**What to do:**
- A) List every club that the biography of Ikoma-Loïs Openda says he played for or belonged to, youth teams included.
- B) Write the next part of the Ikoma-Loïs Openda biography, starting after its final sentence.
___ Document ___
Ikoma-Loïs Openda (born 16 February 2000) is a Belgian professional footballer who plays as a striker for Ligue 1 club Lens and the Belgium national team.

Club career
Openda played as a youth for Patro Othee FC and RFC Liège before joining the youth academy of Standard Liège. In 2015, he moved to the academy of Club Brugge, where he made his senior debut on 10 August 2018 in the Belgian Pro League against Kortrijk. Openda replaced Jelle Vossen after 80 minutes.

On 21 July 2020, Openda joined Dutch Eredivisie club Vitesse on a season-long loan deal. He scored his first goal for the club on 3 October, in a 3–0 win over Heracles Almelo. Vitesse reached the final of the KNVB Cup, but lost 1–2 to Ajax. Openda scored the only goal for the Arnhem-based team. In June 2021, Openda rejoined Vitesse on loan for another season.

On 6 July 2022, Lens announced the signing of Openda on a five year deal from Club Brugge. The striker scored his first goal against Inter Milan in a friendly game on 22 July 2022. On 28 October, he scored his first hat-trick for Lens in a 3–0 win over Toulouse. After eight matches without scoring, on 12 March 2023, he scored the fastest hat-trick in Ligue 1 within four minutes and 30 seconds in a 4–0 away win over Clermont Foot, beating previous record of Matt Moussilou.
___ Records ___
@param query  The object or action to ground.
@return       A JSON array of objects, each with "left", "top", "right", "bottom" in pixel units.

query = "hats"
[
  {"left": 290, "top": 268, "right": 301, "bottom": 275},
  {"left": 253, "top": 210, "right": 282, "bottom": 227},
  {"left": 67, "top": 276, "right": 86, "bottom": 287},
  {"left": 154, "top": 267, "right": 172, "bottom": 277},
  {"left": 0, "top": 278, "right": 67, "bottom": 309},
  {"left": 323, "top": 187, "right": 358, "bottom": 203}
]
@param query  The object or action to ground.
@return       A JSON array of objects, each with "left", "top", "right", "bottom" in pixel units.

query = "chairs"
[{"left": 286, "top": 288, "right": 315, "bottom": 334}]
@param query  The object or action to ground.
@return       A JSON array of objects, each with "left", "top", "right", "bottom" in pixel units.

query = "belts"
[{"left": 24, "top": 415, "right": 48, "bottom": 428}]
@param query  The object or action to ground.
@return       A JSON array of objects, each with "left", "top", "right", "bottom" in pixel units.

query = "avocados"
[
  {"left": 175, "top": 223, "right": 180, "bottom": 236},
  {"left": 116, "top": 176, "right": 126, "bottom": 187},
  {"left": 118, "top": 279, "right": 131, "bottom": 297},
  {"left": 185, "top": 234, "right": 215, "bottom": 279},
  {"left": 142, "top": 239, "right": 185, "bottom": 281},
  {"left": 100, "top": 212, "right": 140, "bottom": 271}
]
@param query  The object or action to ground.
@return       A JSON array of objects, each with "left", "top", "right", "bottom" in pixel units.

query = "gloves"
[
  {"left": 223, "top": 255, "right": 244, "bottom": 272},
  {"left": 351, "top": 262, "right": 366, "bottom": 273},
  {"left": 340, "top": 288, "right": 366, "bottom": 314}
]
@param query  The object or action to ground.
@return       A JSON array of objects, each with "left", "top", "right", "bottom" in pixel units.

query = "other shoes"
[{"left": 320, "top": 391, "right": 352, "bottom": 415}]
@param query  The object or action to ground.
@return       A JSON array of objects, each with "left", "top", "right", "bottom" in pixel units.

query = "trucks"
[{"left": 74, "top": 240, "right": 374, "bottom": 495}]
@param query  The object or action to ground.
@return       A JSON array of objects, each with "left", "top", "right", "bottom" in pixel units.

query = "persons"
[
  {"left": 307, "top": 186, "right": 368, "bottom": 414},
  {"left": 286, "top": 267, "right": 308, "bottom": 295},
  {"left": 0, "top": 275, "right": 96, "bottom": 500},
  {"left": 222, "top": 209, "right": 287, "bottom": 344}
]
___
___ Records ___
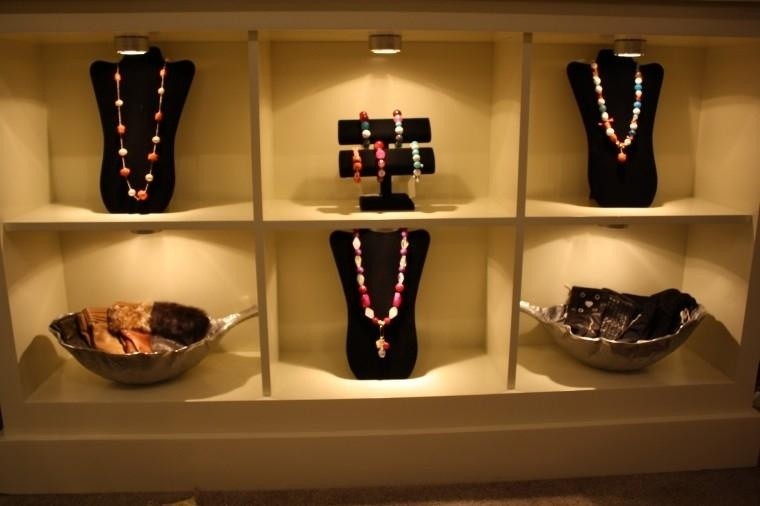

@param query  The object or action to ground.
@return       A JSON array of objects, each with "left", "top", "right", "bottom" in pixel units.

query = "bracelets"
___
**Expected outputs:**
- A) Patro Othee FC, RFC Liège, Standard Liège, Club Brugge, Vitesse, Lens

- B)
International career
On 18 May 2022, Openda was named to the squad for the four 2022–23 UEFA Nations League matches on 3, 8, 10 and 13 June 2022 against Netherlands, Poland (twice) and Wales respectively.
He played again against Wales in the UEFA Nations League on 13 September 2022. 

On 10 November 2022, he was named in the final squad for the 2022 FIFA World Cup in Qatar.

Personal life
Openda was born in Belgium and is of Moroccan and Congolese descent.

Career statistics

Club

International

''Scores and results list Belgium's goal tally first.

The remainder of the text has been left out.